W zeszłym tygodniu BMW wygrało dwie nagrody w plebiscycie niemieckiej złotej kierownicy, a jedna z nich trafiła do samochodu z silnikiem Diesla. Teraz szef bawarskiej firmy, Oliver Zipse, udzielił obszernego wywiadu portalowi Auto Bild, w którym nie ukrywał, iż przyszłość nie może być wyłącznie elektryczna. „Samochód elektryczny nie jest rozwiązaniem dla wszyskich, Diesel może być najlepszy” – powiedział.
Diesel BMW wciąż na topie
Wśród szefów największych europejskich (ale i światowych) producentów, często widzimy dziś bardzo jasny, wyraźny kierunek – elektromobilność. Bez większych problemów spełniają oni życzenia polityków, jakkolwiek absurdalne by one nie były. Szef BMW, Oliver Zipse, wydaje się twardo stąpać po ziemi, zyskując miano być może ostatniego prawdziwego biznesmena wśród szefów dużych koncernów. Co najważniejsze, Niemcy wciąż wierzą w silniki wysokoprężne.
Wiara w Diesla nie jest bezpodstawna. Zaledwie w zeszłym tygodniu najnowsze BMW 540D XDrive Touring otrzymało nagrodę w plebiscycie niemieckiej złotej kierowcy. Jury ekspertów pochwaliło wydajność, a także dynamikę jazdy. Nic dziwnego, bowiem 3-litrowa jednostka wysokoprężna niemieckiego producenta zdaje się być jedną z lepszych w ogóle na rynku.
Zipse w rozmowie z niemieckim portalem Auto Bild przyznał, iż kluczem do sukcesu BMW pozostaje różnorodność: – Właśnie dlatego nasza oferta jest tak różnorodna, jak nasi klienci są zróżnicowani. Dla nas nie ma różnicy między pozornie starym i pozornie nowym światem. Każdy klient otrzyma najnowszą technologię w swoim samochodzie, niezależnie od wybranego napędu.
Niemcy stawiają na paliwo syntetyczne
Szef BMW zwraca uwagę, iż dzięki takiemu podejściu nowe samochody będą bardziej zrównoważone dla środowiska. Nie możemy zapominać, iż w Europie flota 250 milionów samochodów nie zniknie z dnia na dzień. Dlatego Niemcy są dużym zwolennikiem paliw syntetycznych. Co ważne, ich silniki benzynowe już od dawna są w stanie jeździć na 25-procentowym roztworze paliwa z biokomponentami.
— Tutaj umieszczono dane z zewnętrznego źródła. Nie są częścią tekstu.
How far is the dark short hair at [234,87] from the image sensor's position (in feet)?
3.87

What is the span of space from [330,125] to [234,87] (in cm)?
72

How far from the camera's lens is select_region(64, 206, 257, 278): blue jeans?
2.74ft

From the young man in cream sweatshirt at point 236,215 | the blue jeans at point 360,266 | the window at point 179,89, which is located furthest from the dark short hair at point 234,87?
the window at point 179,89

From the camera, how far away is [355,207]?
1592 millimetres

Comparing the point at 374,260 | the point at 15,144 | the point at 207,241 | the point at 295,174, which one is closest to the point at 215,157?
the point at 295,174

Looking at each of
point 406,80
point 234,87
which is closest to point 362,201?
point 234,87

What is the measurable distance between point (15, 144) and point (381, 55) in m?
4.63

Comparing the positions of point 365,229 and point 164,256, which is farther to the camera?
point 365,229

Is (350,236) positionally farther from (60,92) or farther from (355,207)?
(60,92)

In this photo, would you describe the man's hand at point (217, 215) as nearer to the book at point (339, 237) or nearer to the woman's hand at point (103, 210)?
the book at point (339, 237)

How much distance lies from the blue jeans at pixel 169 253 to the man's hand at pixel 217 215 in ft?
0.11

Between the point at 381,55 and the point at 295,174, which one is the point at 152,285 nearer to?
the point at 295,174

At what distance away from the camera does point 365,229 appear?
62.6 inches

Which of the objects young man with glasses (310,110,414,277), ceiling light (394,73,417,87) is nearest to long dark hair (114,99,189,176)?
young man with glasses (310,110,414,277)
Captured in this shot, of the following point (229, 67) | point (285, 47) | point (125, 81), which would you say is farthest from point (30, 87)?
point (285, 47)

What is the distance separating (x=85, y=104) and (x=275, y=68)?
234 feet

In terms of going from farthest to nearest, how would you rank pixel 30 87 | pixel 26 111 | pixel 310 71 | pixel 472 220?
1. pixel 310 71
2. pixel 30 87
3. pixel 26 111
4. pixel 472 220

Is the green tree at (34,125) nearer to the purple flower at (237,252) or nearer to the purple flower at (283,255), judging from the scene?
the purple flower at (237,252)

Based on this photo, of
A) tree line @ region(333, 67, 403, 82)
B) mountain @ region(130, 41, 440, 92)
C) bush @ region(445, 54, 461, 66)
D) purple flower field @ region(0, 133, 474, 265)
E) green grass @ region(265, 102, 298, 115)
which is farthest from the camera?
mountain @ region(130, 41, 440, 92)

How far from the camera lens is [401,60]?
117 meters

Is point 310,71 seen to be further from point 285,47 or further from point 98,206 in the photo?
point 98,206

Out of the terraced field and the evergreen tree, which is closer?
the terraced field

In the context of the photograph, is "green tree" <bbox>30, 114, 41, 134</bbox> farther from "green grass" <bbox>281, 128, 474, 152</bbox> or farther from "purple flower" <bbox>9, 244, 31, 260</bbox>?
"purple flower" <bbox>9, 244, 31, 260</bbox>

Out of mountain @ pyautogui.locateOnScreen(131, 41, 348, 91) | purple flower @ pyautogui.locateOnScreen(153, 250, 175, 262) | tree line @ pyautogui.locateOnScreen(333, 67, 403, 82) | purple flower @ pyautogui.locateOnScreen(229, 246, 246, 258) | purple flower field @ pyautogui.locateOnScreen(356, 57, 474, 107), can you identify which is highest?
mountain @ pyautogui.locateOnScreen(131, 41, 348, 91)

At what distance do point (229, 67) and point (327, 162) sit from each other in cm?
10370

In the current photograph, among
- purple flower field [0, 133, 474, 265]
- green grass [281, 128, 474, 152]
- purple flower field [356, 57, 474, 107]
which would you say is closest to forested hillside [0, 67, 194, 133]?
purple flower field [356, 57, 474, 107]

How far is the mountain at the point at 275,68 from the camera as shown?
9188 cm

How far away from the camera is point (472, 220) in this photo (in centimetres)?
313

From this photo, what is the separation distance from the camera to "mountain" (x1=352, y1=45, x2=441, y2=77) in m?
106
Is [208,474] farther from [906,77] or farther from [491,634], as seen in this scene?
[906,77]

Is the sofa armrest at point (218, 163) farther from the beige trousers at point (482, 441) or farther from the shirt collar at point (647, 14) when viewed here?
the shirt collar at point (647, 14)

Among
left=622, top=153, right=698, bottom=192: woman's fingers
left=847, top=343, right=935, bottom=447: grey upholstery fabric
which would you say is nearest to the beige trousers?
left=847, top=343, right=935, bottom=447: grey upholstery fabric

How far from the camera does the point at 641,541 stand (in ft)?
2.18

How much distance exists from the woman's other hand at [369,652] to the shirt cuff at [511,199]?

Oliver Zipse, szef BMW: – Postępy w napędzie elektrycznym nie oznaczają automatycznie, iż samochód elektryczny jest najlepszym rozwiązaniem dla wszystkich. Niektórzy nasi klienci często ciągną ciężkie przyczepy, w niektórych obszarach wciąż jest niewystarczająca infrastruktura. W takim przypadku nowoczesny Diesel może być najlepszym wyborem.
Oczywiście, producent nie zapomina o elektromobilności. Przede wszystkim, Niemcy są tutaj całkiem skuteczni. Dostarczyli już swoim klientom ponad 2,5 miliona samochodów z hybrydowym napędem lub czysto elektrycznym. Nie wszystko dla BMW rysuje się jednak w różowych barwach, głównie za sprawą wysokich ceł nałożonych przez Unię Europejską.
Oliver Zipse: – To absurdalne. Politycy domagają się, aby producenci produkowali tanie samochody elektryczne, aby klienci mieli do nich łatwiejszy dostęp. A następnie Komisja Europejska decyduje się sztucznie zwiększać ich cenę. Jednocześnie ryzykują wojnę handlową, która będzie miała tylko przegranych. Ostatnią szansą jest to, iż UE i Chiny będą kontynuować negocjacje i znajdą realne rozwiązanie tak szybko, jak to tylko możliwe.